Searching around the web, I have found conflicting advice on whether there is a performance impact when specifying overly-wide VARCHAR columns, e.g. VARCHAR(255) when VARCHAR(30) will probably do.

I consistently see agreement that there's a performance hit if the entire row exceeds 8060 bytes. Other than that, I see disagreement.

Is the claim true that The default is SET ANSI PADDING ON = potential for lots of trailing spaces? As long as the total row width is less than 8060, are there any real performance concerns in over-sizing VARCHAR columns?

Evidence that column width matters


The same goes for CHAR and VARCHAR data types.
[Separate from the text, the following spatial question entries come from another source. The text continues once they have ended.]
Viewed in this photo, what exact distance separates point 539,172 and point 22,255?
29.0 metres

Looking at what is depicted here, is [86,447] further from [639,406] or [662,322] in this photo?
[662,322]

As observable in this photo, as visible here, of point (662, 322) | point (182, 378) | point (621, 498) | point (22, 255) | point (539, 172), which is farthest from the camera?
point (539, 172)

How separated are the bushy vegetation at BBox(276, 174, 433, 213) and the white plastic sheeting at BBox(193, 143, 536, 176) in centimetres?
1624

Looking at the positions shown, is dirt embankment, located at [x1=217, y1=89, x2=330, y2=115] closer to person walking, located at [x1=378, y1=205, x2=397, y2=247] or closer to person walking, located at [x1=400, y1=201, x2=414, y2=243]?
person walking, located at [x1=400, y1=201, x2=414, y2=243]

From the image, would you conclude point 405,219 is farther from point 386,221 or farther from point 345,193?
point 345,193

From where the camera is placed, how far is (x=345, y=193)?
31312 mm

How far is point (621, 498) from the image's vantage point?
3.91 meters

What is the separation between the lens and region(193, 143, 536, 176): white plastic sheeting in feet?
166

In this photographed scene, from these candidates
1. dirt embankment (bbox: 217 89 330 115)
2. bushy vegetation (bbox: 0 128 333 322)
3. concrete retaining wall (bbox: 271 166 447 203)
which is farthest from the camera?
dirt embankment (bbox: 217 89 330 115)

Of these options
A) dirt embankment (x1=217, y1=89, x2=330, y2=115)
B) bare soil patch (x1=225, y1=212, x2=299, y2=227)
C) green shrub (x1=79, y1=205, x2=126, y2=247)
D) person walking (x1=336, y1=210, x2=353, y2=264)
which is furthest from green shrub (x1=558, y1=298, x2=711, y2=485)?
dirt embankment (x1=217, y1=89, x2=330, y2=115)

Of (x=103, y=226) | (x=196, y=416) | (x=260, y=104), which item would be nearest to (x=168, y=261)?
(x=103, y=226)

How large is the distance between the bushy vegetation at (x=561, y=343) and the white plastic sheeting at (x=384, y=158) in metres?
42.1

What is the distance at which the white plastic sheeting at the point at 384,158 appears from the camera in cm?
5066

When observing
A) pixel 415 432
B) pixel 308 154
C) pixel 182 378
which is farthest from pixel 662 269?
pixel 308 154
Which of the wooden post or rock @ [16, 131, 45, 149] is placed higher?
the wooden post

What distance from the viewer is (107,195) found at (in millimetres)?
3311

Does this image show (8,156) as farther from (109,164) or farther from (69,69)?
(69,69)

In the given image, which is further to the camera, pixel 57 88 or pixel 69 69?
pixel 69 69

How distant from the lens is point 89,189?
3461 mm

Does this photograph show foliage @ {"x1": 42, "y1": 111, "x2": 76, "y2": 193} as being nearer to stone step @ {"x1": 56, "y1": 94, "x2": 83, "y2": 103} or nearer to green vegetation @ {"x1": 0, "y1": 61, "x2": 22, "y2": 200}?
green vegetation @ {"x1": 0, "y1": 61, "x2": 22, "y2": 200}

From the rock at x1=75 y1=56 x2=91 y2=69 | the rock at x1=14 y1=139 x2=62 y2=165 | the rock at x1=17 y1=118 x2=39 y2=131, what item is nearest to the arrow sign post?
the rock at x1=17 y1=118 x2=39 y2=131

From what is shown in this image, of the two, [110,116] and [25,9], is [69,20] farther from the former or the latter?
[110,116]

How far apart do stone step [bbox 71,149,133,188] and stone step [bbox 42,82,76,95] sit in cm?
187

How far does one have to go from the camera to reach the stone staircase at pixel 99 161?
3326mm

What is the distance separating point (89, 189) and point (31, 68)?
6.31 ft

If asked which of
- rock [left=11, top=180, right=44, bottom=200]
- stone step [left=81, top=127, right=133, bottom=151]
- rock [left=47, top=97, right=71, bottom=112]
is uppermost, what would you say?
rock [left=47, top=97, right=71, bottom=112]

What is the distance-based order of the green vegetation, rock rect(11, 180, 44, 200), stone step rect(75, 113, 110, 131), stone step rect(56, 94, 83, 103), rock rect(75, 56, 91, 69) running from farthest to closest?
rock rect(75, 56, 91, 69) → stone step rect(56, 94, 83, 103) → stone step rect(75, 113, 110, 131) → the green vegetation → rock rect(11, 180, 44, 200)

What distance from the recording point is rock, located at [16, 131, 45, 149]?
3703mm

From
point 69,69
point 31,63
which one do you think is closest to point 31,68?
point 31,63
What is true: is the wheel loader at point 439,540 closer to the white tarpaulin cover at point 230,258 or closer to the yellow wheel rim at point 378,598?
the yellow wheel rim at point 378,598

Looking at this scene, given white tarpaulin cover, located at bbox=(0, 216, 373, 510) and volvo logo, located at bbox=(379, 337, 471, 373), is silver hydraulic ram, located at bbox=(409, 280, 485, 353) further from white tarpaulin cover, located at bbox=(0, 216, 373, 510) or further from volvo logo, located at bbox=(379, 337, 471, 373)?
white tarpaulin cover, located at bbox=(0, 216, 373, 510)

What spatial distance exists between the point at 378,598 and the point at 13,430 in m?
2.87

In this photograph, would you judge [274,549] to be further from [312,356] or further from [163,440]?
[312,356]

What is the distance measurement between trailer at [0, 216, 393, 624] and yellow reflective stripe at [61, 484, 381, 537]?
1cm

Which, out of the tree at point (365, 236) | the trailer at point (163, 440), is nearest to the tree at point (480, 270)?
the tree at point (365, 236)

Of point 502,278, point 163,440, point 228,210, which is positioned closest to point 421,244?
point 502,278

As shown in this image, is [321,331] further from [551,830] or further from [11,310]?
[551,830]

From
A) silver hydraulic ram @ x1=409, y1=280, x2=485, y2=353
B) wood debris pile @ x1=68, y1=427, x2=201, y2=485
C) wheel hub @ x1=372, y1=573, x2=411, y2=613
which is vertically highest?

Don’t specify more characters in character columns that you need.

http://www.sql-server-performance.com/2007/datatypes/


  • Length is a constraint on the data (like CHECK, FK, NULL etc)
  • Performance when the row exceeds 8060 bytes
  • Can not have unique constraint or index (key column width must be < 900)
  • The default is SET ANSI PADDING ON = potential for lots of trailing spaces

What are the consequences of setting varchar(8000)?


Evidence that column width DOES NOT matter


If you're talking about varchar and nvarchar then no, there is no penalty for allowing a higher field length.

https://stackoverflow.com/questions/7025996/overstating-field-size-in-database-design


The varchar datatype, by contrast, consumes only the amount of
actual space used plus 2 bytes for overhead

http://sqlfool.com/content/PerformanceConsiderationsOfDataTypes.pdf


Best Answer

The question might be better stated as:

"What is the advantage of over-specifying the maximum length of a variable-length column?"

In general, there is little advantage, and several disadvantages as the various linked answers point out. Aside from any other concerns, consider that SQL Server is not open-source: there are many 'magic numbers' and heuristics applied based on the information provided to the system. Without source code access, we could never be entirely sure what the impact of this practice might be.

In some cases, where the average length of a column is significantly higher than the 50% assumed by SQL Server when calculating sort/hash memory grants, you may see a performance improvement by over-specifying the maximum length. This is a dubious workaround, and should probably only be applied by an explicit CAST or CONVERT (with comments!) rather than changing the base column definition. Sometimes, it will be preferable to rewrite the query to sort keys instead of whole rows anyway.

Where the maximum row size might exceed the in-row limit (even if no rows actually do), deleting rows can cause unexpected page-splitting if a trigger is present. Updates may also lead to fragmentation via the same mechanism.

SQL Server does a pretty good job in most cases where it is provided with good, accurate information from metadata. Compromising this principle for 'convenience' seems unwise to me. A sensible approach is to choose a maximum length value that is reasonable according to the actual data to be stored, and any foreseeable changes.